What is asked — Which lines in the rows below contain the word "green"? Find and copy every one of them, treating uppercase and lowercase as different.

Provided data —
§

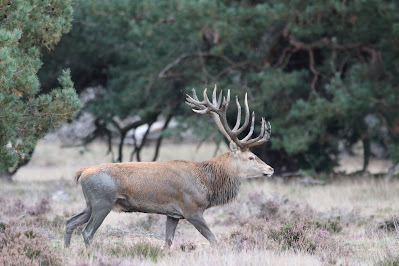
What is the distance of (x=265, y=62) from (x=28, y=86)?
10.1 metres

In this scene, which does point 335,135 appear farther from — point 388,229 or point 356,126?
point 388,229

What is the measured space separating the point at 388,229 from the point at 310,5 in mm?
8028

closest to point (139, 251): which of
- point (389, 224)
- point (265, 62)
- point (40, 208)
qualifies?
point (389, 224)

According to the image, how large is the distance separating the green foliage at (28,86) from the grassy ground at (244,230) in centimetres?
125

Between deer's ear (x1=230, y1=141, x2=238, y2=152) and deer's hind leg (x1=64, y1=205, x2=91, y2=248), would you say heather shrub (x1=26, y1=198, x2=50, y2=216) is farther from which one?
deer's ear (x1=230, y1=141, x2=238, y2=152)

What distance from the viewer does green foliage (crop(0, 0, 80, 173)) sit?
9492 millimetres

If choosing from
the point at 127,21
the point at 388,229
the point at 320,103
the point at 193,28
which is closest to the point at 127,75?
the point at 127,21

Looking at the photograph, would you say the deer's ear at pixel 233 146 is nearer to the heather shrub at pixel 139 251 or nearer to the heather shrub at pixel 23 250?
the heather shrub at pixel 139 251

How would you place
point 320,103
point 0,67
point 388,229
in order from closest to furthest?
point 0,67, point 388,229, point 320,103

§

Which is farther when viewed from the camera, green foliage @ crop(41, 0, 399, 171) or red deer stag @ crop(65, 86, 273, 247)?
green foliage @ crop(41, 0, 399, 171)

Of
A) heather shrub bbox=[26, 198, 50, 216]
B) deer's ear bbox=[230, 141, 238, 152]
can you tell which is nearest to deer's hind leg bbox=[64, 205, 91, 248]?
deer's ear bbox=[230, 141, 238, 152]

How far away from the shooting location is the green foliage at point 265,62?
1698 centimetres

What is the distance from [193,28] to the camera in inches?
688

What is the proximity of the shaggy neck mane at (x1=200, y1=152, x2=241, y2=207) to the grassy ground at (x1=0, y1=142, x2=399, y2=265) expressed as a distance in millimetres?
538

§

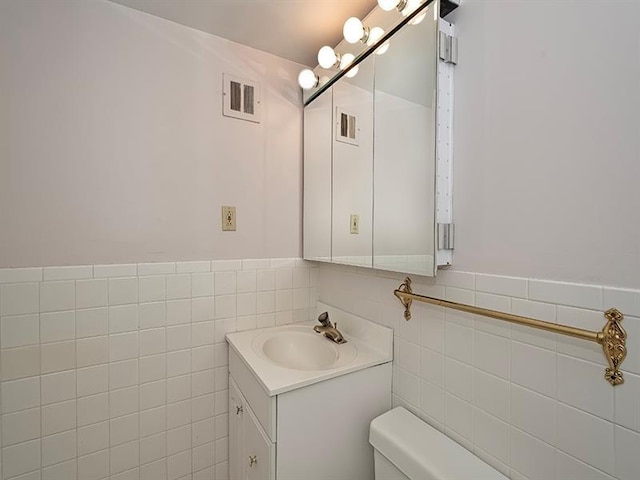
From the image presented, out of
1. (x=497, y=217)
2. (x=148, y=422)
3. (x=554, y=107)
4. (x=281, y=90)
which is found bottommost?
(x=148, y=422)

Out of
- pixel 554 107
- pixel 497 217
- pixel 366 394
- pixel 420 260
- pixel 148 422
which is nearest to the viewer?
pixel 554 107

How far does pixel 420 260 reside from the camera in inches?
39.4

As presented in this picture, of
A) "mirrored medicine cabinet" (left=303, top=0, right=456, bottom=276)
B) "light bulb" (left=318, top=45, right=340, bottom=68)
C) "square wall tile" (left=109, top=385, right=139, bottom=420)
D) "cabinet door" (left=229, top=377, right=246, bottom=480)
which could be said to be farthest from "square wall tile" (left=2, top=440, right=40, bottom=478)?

§

Exercise solution —
According to the image, how large is the distance separating the green foliage at (28,86) from the grassy ground at (244,230) in centimetres?
What distance from the viewer does green foliage (crop(0, 0, 80, 173)) sit?
Which is farther when viewed from the camera, green foliage @ crop(41, 0, 399, 171) or red deer stag @ crop(65, 86, 273, 247)?
green foliage @ crop(41, 0, 399, 171)
How far away from the shooting location is the green foliage at point 265,62?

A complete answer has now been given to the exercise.